▶ [PROVIDED ENTRIES]:
——

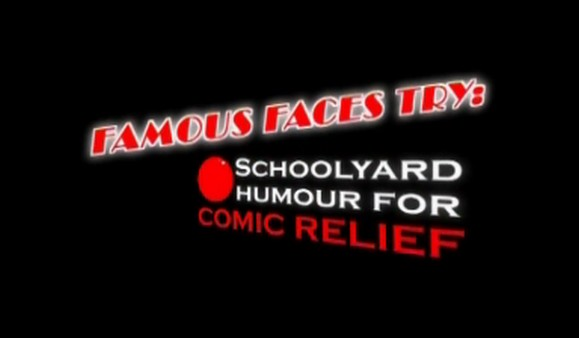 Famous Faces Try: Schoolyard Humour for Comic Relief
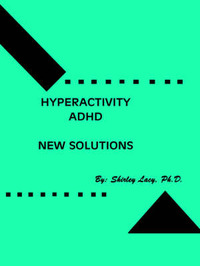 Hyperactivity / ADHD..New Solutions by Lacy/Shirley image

——

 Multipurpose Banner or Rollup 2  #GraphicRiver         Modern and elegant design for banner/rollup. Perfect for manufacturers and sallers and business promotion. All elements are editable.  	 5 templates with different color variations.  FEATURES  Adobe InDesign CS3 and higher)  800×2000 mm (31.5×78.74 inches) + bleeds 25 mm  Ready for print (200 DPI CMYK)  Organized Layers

——

▶ [ABOUT THIS TASK]: Transcribe only this stretch of the data: the line with "Famous Faces Try: Schoolyard", the line with "Hyperactivity / ADHD..New", and every line in between. Leave out the pictures.

▶ [TASK OUTPUT]:
 Famous Faces Try: Schoolyard Humour for Comic Relief
 Hyperactivity / ADHD..New Solutions by Lacy/Shirley image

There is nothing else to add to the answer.